Friday, April 2, 2010

Oooo(lala)rlan.

"Orlan is not her name. Her face is not her face. Soon her body will not be her body. Paradox is her content; subversion is her technique. Her features and limbs are endlessly photographed and reproduced; in France, she appears in mass- media magazines and on television talk shows. Each time she is seen she looks different, because her performances take place in the operating room and involve plastic surgery. What we actually know about the video- and- performance artist who calls herself "Orlan" is less than what is known about Orlon, the synthetic fiber whose trade name closely resembles her chosen alias.
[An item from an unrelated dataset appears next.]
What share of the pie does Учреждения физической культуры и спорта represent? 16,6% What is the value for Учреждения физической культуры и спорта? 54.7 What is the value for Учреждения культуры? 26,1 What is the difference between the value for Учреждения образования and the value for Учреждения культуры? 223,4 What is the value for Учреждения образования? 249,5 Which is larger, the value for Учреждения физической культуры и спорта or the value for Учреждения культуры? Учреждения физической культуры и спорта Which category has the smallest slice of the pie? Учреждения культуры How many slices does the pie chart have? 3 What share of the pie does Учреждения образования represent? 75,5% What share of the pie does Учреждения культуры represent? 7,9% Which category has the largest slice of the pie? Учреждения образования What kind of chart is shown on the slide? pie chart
This assumed name, moreover, will in turn be altered: when the total self-transformation she plans is complete, an advertising agency will select a new name consonant with her new image"-Barbara Rose (Stanford article: "Orlan: is it art?")
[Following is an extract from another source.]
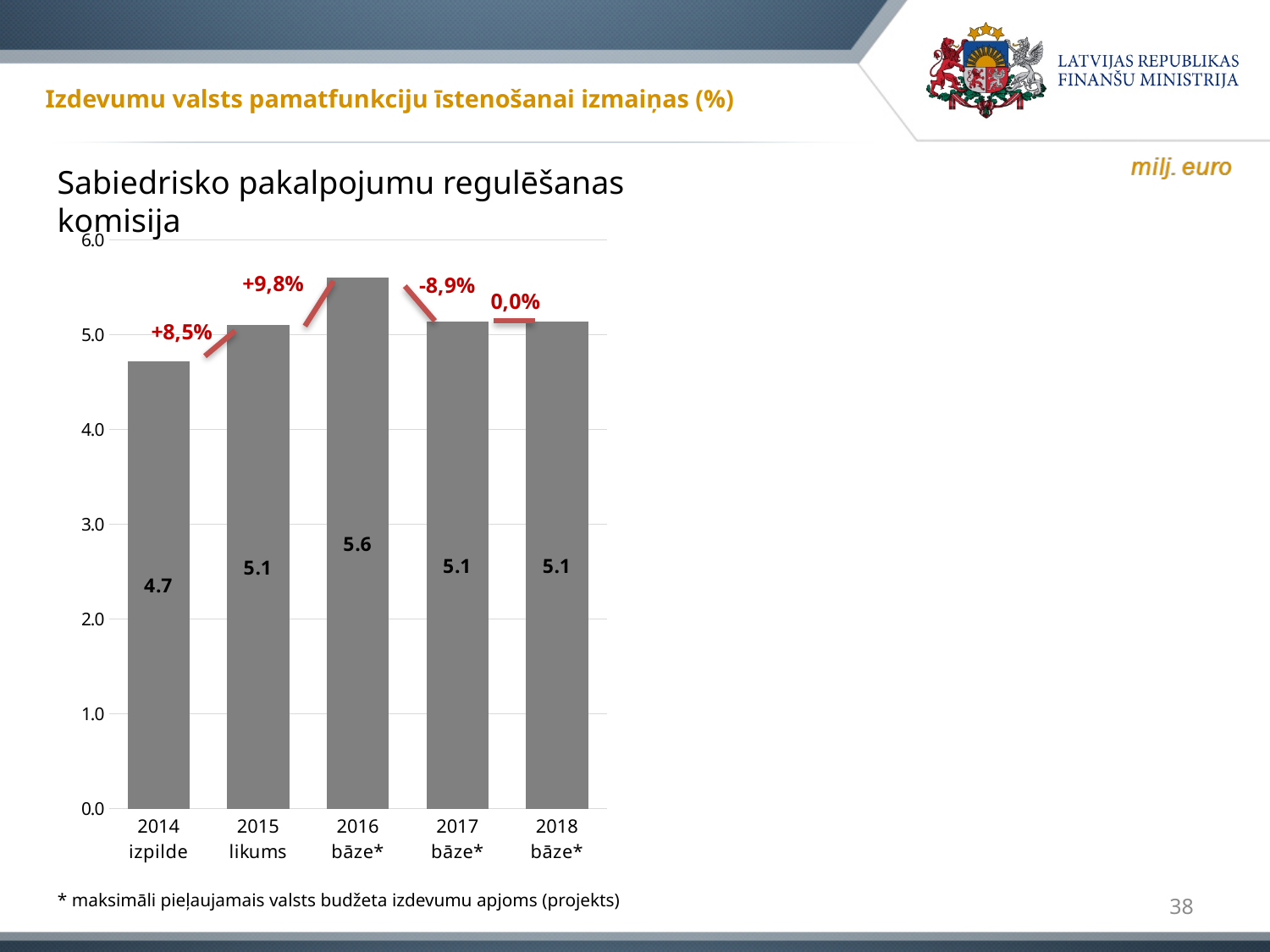
What is the value for 2018 bāze*? 5.1 Is the value for 2014 izpilde greater or less than 5.0? less What kind of chart is shown on the slide? bar chart How many bars are shown in the chart? 5 What is the value for 2014 izpilde? 4.7 Which category has the highest value? 2016 bāze* What percentage change is shown between 2015 likums and 2016 bāze*? +9,8% Which is larger, the value for 2014 izpilde or 2015 likums? 2015 likums What is the difference between the values for 2016 bāze* and 2014 izpilde? 0.9 What is the value for 2016 bāze*? 5.6 What is the title of the chart? Sabiedrisko pakalpojumu regulēšanas komisija Which category has the lowest value? 2014 izpilde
Postmodernism is where we left off at the end of the week, and is where I shall begin my post. As I will explain next week, there are Post Modern artists, authors, musicians, etc. out there. Yet, postmodern art most interests me. Orlan, a French artist, is one of these postmodernists.

Orlan has been producing obscure, thought-provoking art since the 1960s. She is one of the most innovative artists of the postmodern movement. Her history remains quite sparse, choosing consciously to keep her history vague, and not even use her real birth name. It is suggested that using "Orlan" is what projects her to world-famed status. Beginning in the 70s she started using her own body as a medium for art, particularly fond of the use of women in art throughout history. She arrives at using her body as her tool because of her influence from Duchamp and his idea of the "readymade," to which she also views her body as a readymade as well.



One of her most famous works is that which took place in 1993, titled the Operacion Opera, in which she received plastic surgery in order to showcase the narcissistic aspect and drastic measures people are willing to take in wanting to achieve the beauty of "the better other." Capturing the gruesome portrayals of surgery, she refers to this as "carnal art" and is also utilizing the medical/technological advances of culture to alter her body (post modern). She set out to obtain 7 of the art world's most iconic images of feminine beauty. For example: the forehead of Leonardo da Vinci's Mona Lisa and the chin of Botticelli's Venus. As a feminist, Orlan was questioning and examining the ideals of beauty. She was trying to suggest that the man's perception of beauty (these male artists), was skewed and impossible for a women to obtain. (read her manifesto of carnal art...she mentions embracing parody-HERE!)

(NOT FOR THE FAINT OF HEART !!!!watch the surgery here)

Another "cute" performance by Orlan, Le baiser de l'artiste, or 'The Artist's Kiss'
had an enlarged, life-size barbie style, photograph of her torso turned into a slot machine. After inserting the coin, one could see it descending through a tube linked to her reproductive organ. She would then award them with a "French kiss," a real one, as she suggested. Men were bothered by this, while women loved it.




oh, Orlan. you truly are one of a kind.